As part of My New Backyard, I decided to make a little paper mache table after spotting this one at West Elm. Paper mache is probably not the best idea for an outdoor table, but since this was made with recycled cardboard and newspapers, it cost me all of $10. Why not? I also sealed it up pretty well, and I’ll show you how.

You could make a paper mache table in any style for indoor use and it would cost you a fraction of store bought furniture. And bonus: it was a really fun project to do with the kid. Learn how to make a paper mache table after the jump!

How to Make a Paper Mache Table

Materials:
1 big recycled cardboard box
15″ round cake boards
Hot Glue Gun & Sticks
Duct Tape
Old Newspapers
Wallpaper Paste
Acrylic Sealer Spray

First you’ll need some cardboard. Why not use a shipping box?

I decided I wanted my table to be 22″ High and 15″ in diameter. So I figured the circumference at 47.12 and cut a piece of cardboard 47.12″ X 22″ with a box cutter. So you figure the same for your table heigh and size. You can also make a square table, or an octagon, or a decahedron, really it’s up to you.

Because we are making a circle we need to make our cardboard more flexible. So peel off the top layer of paper as best you can.

You may see that it doesn’t all come off, like this:

Use your fingernail or a knife to slash all the spaces in between the corrugations so it looks like this:

Now roll it up just to get it nice and pliable.

Roll it back and forth, bending between the corrugations, until it is more flexible.

Now bring the ends together to form a tube,

and tape together with duct tape.

Now we need to make it more sturdy, so let’s put a support inside. You’d think your supports should be cut the height of your table by the diameter, but you also need to account for the thickness of the cardboard on each side and the top & bottom. My cardboard is 1/4″ thick so I cut my pieces to 14.5″ wide by 21.5″ tall. You need to cut two pieces.

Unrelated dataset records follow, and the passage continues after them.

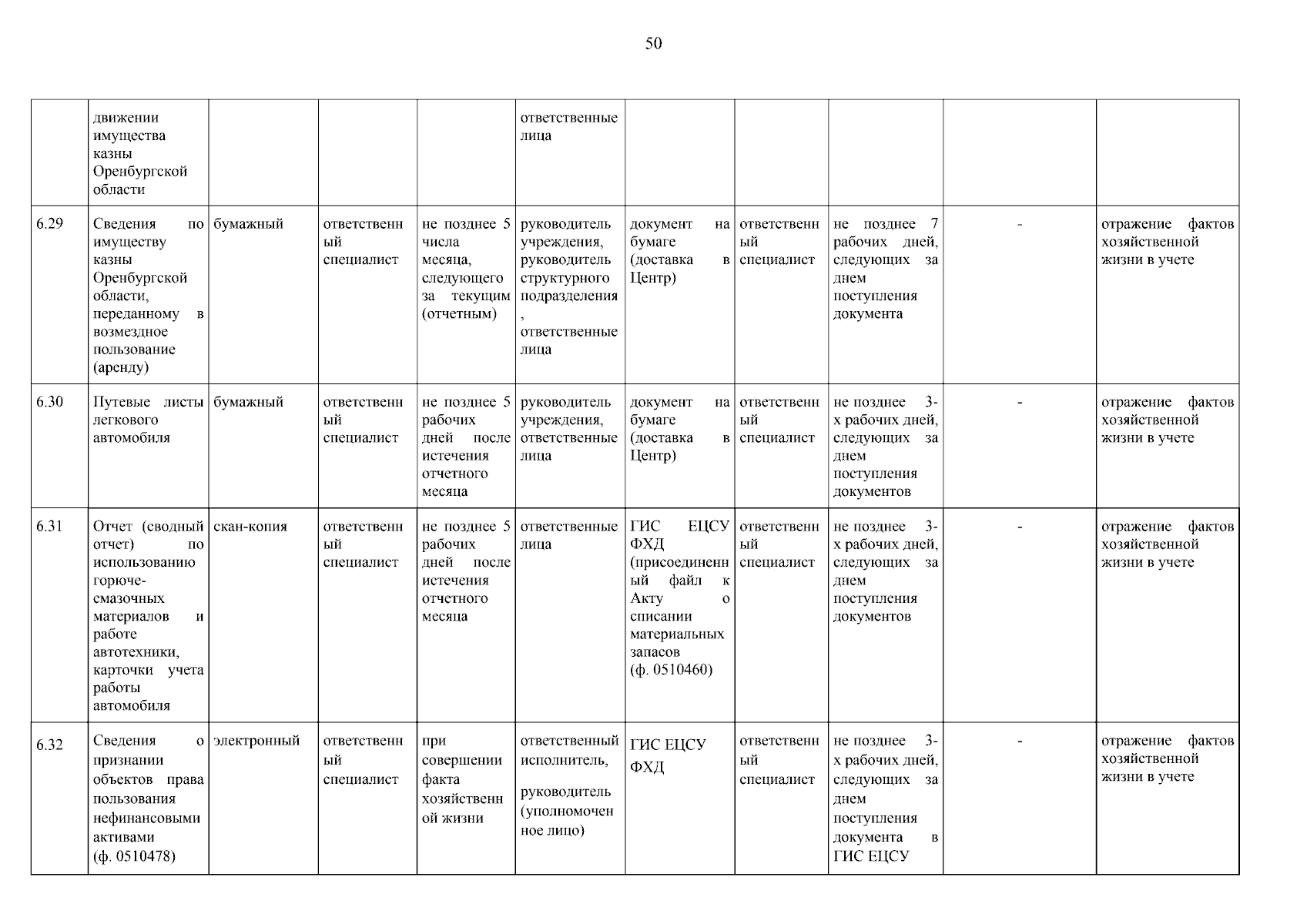 50

|  | движении имущества казны Оренбургской области |  |  |  | ответственные лица |  |  |  |  |  |
|---|---|---|---|---|---|---|---|---|---|---|
| 6.29 | Сведения по имуществу казны Оренбургской области, переданному в возмездное пользование (аренду) | бумажный | ответственный специалист | не позднее 5 числа месяца, следующего за текущим (отчетным) | руководитель учреждения, руководитель структурного подразделения, ответственные лица | документ на бумаге (доставка в Центр) | ответственный специалист | не позднее 7 рабочих дней, следующих за днем поступления документа | - | отражение фактов хозяйственной жизни в учете |
| 6.30 | Путевые листы легкового автомобиля | бумажный | ответственный специалист | не позднее 5 рабочих дней после истечения отчетного месяца | руководитель учреждения, ответственные лица | документ на бумаге (доставка в Центр) | ответственный специалист | не позднее 3-х рабочих дней, следующих за днем поступления документов | - | отражение фактов хозяйственной жизни в учете |
| 6.31 | Отчет (сводный отчет) по использованию горюче-смазочных материалов и работе автотехники, карточки учета работы автомобиля | скан-копия | ответственный специалист | не позднее 5 рабочих дней после истечения отчетного месяца | ответственные лица | ГИС ЕЦСУ ФХД (присоединенный файл к Акту о списании материальных запасов (ф. 0510460) | ответственный специалист | не позднее 3-х рабочих дней, следующих за днем поступления документов | - | отражение фактов хозяйственной жизни в учете |
| 6.32 | Сведения о признании объектов права пользования нефинансовыми активами (ф. 0510478) | электронный | ответственный специалист | при совершении факта хозяйственной жизни | ответственный исполнитель, руководитель (уполномоченное лицо) | ГИС ЕЦСУ ФХД | ответственный специалист | не позднее 3-х рабочих дней, следующих за днем поступления документа в ГИС ЕЦСУ | - | отражение фактов хозяйственной жизни в учете |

Then I measured from the center of the width (7.25″) to the center of the height (10.75″) and cut slits 1/4″ thick right down that line.

Now slide the two pieces together at the slots you cut to create an X.

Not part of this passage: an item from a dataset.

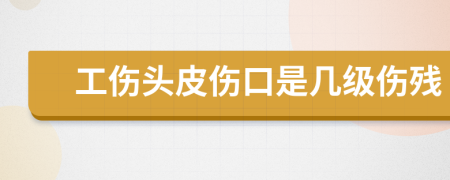 工伤头皮伤口是几级伤残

Slip your support inside your tube.

At this point you should add the top and bottom. You could cut a top and bottom out of cardboard (make them 2 or 3 pieces thick for extra stability) but I am bad at cutting perfect circles and I wanted my top and bottom extra sturdy, so I ordered two 15″ round masonite cake board for $9 each from amazon.  Since I was on a roll, and my cake boards would not arrive for two days, I went ahead and added my decorative elements first.

So I drew lines 1/2″ apart across a piece of 4″ wide cardboard leftover from my giant recycled shipping box.

Then I cut them out.

Then I whipped out the trusty hot glue gun and began gluing them on around my cardboard tube in a chevron pattern.

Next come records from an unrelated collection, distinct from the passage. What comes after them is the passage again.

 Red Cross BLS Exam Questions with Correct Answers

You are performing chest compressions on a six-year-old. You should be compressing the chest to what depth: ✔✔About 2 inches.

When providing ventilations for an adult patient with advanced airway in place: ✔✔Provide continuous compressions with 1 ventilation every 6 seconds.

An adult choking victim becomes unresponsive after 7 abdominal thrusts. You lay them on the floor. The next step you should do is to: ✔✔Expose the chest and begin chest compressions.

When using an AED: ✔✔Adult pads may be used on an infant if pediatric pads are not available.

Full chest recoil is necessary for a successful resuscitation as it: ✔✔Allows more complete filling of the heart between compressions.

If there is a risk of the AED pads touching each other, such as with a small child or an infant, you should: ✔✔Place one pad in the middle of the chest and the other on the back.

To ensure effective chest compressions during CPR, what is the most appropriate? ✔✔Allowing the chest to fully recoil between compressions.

I didn’t get all crazy neat and specific with this, it’s going to have paper mache on top so I went for a more laid back look (and easier process).

I did four rows of chevron zig zags.

Now my table looks like this.

I went ahead and sprayed the whole thing with polyurethane in an effort to mitigate the wetness that will occur when we apply our paper mache and make the table a little stronger.

Finally, my cake boards arrived. I slipped one on each side of my cardboard frame and duct taped around the edges.

I also experimented with taping around the embellishments, to see if it made a difference when applying the paper mache (by protecting from wetness), but it didn’t, so don’t worry about it.

Time to make our paper mache! I used a pulp, but you could do strips. Here is how I made my pulp. I ripped up about 6 copies of the LA Weekly and throwing them in a bucket (so there are a lot of ads for escorts and lap-bands in my table).

Soak it all in water.

In the morning agitate the whole mixture. I actually let mine sit for four days, because that’s how long it took me to get around to finishing the table, so it was nice and pulpy. But if yours is still too paper like, you could boil it for 30 minutes while mixing it and the fibers will separate. So now it looks like this:

Strain it and put the pulp back in a bucket. Get as much water out as you can. Put on some gloves. Mix in wallpaper paste until it is a clay texture.

Apply to your table, making sure to cover everything. You can let the kid help here, just make sure they don’t eat it.

Smooch break.

Let it dry. A long time. Until it is really really super dry.

If you need to, make more pulp and do some touch ups. Let it dry again.

Now it’s completely dry. I decided to smooth out the texture a bit with some plaster, but I didn’t take pics. Suffice it to say I mixed up some plaster and used a gloved hand to smooth it on. Next step it to paint it. You can use any kind of paint you want, but I used spray paint because it’s so dang easy. I used two cans of gloss ivory. Make sure it is an oil based enamel to get a good seal. Let it dry, then coat it with acrylic sealer spray. Let it dry. Coat it again.

It definitely looks homemade, but I don’t mind, I love using the table with my daughter and listening to her tell everyone that she made it herself!